# LES CONSIGNES
[A] Recopiez le passage de l'extrait qui commence par "Dans la nuit" et se poursuit jusqu'à "que des observateurs.".
[B] D'après l'extrait, sous quel titre le livre « Les Paras sacrifiés » a-t-il été réimprimé en 2007 ?

Dans la nuit du 25 décembre, les postes de Beyrouth-Ouest devenus indéfendables dans la configuration géopolitique de l’époque sont évacués. Fin janvier-début février, les paras  exténués sont rapatriés sur la France. Le contingent de « Marsouins » qui les remplace ne restera pas longtemps. Américains et Italiens quittent le Liban fin février. En mars, le contingent français rembarque, ne laissant sur place que des observateurs.

Les enseignements à tirer

Jeune ORSA à l’époque, ayant la volonté de préparer l’EMIA, je décide cependant de quitter l’armée. Cinq années de boxe intensive et à bon niveau m’ont appris qu’un coup encaissé doit toujours être rendu, au centuple si possible. Déphasage. Je ne me sens pas l’âme d’un « soldat de la paix ». Mais les paras vont rester ma vraie famille. Depuis, j’ai fait le tour du monde, connu d’autres aventures. J’ai passé des diplômes, « fait la Sorbonne », créé une entreprise. Mais rien n’a été oublié. Mes chefs d’alors sont devenus des amis. Nous avons eu des patrons magnifiques, Cann, Urwald, Roudeillac, des commandants de compagnie qui étaient des meneurs d’hommes, de vrais pirates pour lesquels on aurait volontiers donné sa vie, des sous-officiers et des soldats avec des gueules sublimes. Tout cela, mon ami le journaliste Frédéric Pons l’a mis en relief avec brio dans son livre « Les Paras sacrifiés » publié en 1993 et réimprimé en 2007 sous le titre « Mourir pour le Liban ». Il faut dire qu’à la différence de bien d’autres, Pons sait de quoi il parle. Ancien ORSA du 8e RPIMa, il a vécu l’une des premières missions de la FINUL au sud-Liban au tout début des années 80.

En novembre 2007,  j’ai été invité à prononcer une courte allocution à Coëtquidan, devant les élèves de l’EMIA qui avaient choisi pour parrain de leur promotion le Lieutenant de La Batie. J’avais connu Antoine quand il était à Henri IV, je l’avais ensuite revu lors de l’entraînement commun à l’aéroport le 21 octobre 1983… puis mort quelques jours après. Ayant quitté l’armée française comme lieutenant, j’ai donc souhaité parler à ces élèves officiers comme un vieux lieutenant à de jeunes lieutenants. Il faut savoir tirer le meilleur de toute expérience, surtout quand elle s’est révélée tragique. Bref, savoir transformer le plomb en or. Il fallait leur dire ce qu’une OPEX comme celle-là nous avait appris concrètement, nous fournissant des enseignements qui nous servent au quotidien dans la guerre économique.

# DONNÉES FOURNIES
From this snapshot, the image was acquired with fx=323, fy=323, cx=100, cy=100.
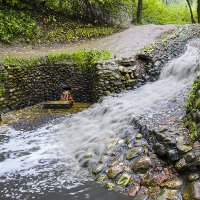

# EN RÉPONSE
[A]
Dans la nuit du 25 décembre, les postes de Beyrouth-Ouest devenus indéfendables dans la configuration géopolitique de l’époque sont évacués. Fin janvier-début février, les paras  exténués sont rapatriés sur la France. Le contingent de « Marsouins » qui les remplace ne restera pas longtemps. Américains et Italiens quittent le Liban fin février. En mars, le contingent français rembarque, ne laissant sur place que des observateurs.

[B] « Mourir pour le Liban »